Quick Take
- The Agentic AI Surge has Indian firms tightening governance, with 51% favouring industry-specific rules over global standards.
- Risk and ethics review frameworks top adoption at 51%, per the ET-Cisco AI Readiness and Adoption survey, 2026.
- Most firms stay confident on DPDP compliance, betting on domestic frameworks like RBI FREE-AI over the next two years.
In This Article
The Agentic AI Surge is pushing most Indian enterprises to build stronger governance and risk controls, as 51% prioritise industry-specific guidelines over global frameworks, according to the ET-Cisco AI Readiness and Adoption survey, 2026.
The survey covered 214 companies across trust, governance, and data privacy. It found that firms favour domestic rules such as the Digital Personal Data Protection (DPDP) regime and RBI guidance as agentic AI, software that acts on its own, moves from pilots into live workflows. Most firms remain confident on compliance.
StartupFeed Insight
The real signal in this data is the gap between ambition and control. Only 28% prioritise external audits, yet 47% want continuous monitoring of AI agents. That mismatch tells StartupFeed.in that founders are racing to deploy agents faster than they can independently verify them. Watch fintech and BFSI teams here, since RBI FREE-AI ties board-approved AI policies to real accountability. Our prediction: by mid-2027, third-party AI assurance will shift from a nice-to-have to a procurement requirement in regulated Indian sectors, and vendors without it will lose enterprise deals. By StartupFeed Desk.
Agentic AI Surge: Survey Breakdown
The Agentic AI Surge is reshaping corporate priorities, with risk and ethics review frameworks ranked the top control at 51%, per the ET-Cisco survey, 2026. The data shows governance is now a board-level concern, not an IT afterthought. Indian firms are choosing domestic rulebooks as their first reference point.
| Metric | Share | Notes |
|---|---|---|
| Risk and ethics review frameworks | 51% | Top critical control for agentic AI |
| Identity and access control | 48% | Second most prioritised control |
| Continuous monitoring of AI agents | 47% | Live oversight of autonomous systems |
| Industry-specific guidelines preferred | 51% | RBI, Irdai, Sebi over global standards |
| Competitive positioning as driver | 54% | Top reason to invest in AI governance |
| External audits prioritised | 28% | Lowest-ranked control in the survey |
The most striking number is competitive positioning at 54%, the single biggest driver of governance investment. Firms now see strong oversight as a market edge, not just a compliance cost.
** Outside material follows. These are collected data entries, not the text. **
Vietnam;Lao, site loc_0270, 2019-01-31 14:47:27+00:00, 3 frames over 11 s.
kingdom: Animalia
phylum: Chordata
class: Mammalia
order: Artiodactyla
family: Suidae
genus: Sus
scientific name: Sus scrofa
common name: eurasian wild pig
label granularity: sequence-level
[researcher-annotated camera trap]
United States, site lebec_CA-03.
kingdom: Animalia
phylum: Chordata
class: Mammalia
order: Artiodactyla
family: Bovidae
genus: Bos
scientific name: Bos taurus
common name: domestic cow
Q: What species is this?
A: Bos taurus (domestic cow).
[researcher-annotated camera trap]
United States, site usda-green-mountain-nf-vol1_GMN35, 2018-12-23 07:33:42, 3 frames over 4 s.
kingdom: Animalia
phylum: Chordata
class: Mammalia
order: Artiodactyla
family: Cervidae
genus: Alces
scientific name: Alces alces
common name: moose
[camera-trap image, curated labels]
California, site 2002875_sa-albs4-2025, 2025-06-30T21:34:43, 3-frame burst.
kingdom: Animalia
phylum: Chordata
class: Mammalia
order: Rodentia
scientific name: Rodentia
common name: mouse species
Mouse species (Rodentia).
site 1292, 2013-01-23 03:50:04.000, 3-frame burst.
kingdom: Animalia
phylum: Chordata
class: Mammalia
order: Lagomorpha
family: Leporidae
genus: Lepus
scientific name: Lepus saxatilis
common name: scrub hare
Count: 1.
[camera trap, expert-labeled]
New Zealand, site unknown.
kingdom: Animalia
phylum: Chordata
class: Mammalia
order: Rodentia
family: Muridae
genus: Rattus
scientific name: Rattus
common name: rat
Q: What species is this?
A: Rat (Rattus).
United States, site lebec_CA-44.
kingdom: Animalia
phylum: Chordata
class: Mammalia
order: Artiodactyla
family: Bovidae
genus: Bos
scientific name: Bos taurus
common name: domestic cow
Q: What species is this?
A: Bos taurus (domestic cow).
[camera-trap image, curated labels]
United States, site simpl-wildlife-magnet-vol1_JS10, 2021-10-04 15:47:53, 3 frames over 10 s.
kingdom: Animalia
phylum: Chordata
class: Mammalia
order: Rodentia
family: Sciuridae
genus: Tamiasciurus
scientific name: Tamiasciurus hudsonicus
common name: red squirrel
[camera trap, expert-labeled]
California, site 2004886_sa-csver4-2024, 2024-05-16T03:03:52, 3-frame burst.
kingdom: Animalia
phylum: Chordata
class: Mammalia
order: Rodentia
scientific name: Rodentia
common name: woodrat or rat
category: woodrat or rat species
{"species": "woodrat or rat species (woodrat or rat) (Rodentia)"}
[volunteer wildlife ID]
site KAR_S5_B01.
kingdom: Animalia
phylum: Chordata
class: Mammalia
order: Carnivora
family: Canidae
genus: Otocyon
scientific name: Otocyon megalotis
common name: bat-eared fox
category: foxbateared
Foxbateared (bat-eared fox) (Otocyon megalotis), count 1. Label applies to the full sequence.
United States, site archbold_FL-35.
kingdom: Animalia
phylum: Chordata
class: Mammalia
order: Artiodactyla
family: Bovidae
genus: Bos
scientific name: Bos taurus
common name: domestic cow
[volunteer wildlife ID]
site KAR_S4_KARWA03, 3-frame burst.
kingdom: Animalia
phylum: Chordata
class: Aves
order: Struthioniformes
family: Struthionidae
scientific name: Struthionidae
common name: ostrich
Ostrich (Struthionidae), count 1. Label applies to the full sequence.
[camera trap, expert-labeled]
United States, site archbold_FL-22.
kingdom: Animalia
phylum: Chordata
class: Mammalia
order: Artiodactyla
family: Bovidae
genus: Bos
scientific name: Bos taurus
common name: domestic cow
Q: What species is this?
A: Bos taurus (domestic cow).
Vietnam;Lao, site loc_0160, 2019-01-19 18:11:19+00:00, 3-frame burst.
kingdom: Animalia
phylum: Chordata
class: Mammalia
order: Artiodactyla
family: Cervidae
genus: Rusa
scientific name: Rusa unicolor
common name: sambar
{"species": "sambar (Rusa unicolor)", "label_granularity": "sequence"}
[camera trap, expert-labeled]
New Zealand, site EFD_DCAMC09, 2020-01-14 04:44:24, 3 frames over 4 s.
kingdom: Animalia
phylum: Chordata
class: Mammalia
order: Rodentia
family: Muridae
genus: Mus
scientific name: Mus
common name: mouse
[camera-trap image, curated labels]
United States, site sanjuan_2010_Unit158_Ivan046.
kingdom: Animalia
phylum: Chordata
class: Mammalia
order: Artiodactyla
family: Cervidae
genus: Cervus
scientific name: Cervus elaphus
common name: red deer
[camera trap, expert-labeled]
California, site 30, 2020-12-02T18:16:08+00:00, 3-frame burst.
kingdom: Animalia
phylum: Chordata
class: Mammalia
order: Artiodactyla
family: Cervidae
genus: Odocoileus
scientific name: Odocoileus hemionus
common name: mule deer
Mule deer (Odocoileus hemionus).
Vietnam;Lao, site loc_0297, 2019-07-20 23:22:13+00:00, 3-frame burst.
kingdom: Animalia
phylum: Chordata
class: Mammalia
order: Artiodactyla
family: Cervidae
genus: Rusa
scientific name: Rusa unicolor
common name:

About the ET-Cisco AI Readiness and Adoption Survey
The ET-Cisco AI Readiness and Adoption survey, 2026 is a joint study by The Economic Times and Cisco India and South Asia. It polled 214 companies across India on AI trust, governance, and data privacy. The research maps how enterprises adopt agentic AI, which controls they prioritise, and how confident they feel on the DPDP regime and sector-specific rules.
Why do Indian firms back domestic rules?
Indian firms back domestic rules because local frameworks map more closely to their regulators and risk needs. The survey found 51% prefer industry-specific guidelines from RBI, Irdai, and Sebi, while 31% lean on global standards like ISO or NIST. Sector leaders say the underlying logic is similar, but enforcement differs.
“While the possibilities of AI are vast, we are being extra careful to ensure that we do not take undue risks related to customer protection or risk management,” Ratan Kumar Kesh, chief operating officer, Bandhan Bank.
Sandeep Agarwal, chief technology officer for security at Cisco India and South Asia, noted that local frameworks like DPDP or RBI rules are structurally aligned with global benchmarks. Founders building for BFSI should treat RBI FREE-AI as a starting point for responsible deployment.
Where is AI security focus going?
AI security focus is shifting toward protecting an organisation’s own AI systems, named the top concern by 44% of firms in the ET-Cisco survey, 2026. Teams worry about misuse, manipulation, or data exposure as agents handle sensitive workflows. The next priorities are tighter regulatory alignment and clearer agent control.
| Security Focus Area | Share |
|---|---|
| Securing own AI systems against misuse | 44% |
| Ensuring AI meets regulatory and compliance needs | 38% |
| Governing how AI agents operate | 33% |
| Deploying AI to detect and respond to threats | 31% |
What sets Indian enterprises apart is their confidence: 52% cite customer and partner trust as a governance driver, even as 46% feel regulatory pressure. The balance between speed and caution defines this market.
What’s Next
Expect agentic AI governance to harden across regulated sectors over the next 18 months. RBI FREE-AI and the DPDP regime will likely push board-approved AI policies into standard practice by 2027. Founders pitching enterprise buyers should prepare audit trails and access controls early. Will your startup treat AI governance as a feature or an afterthought?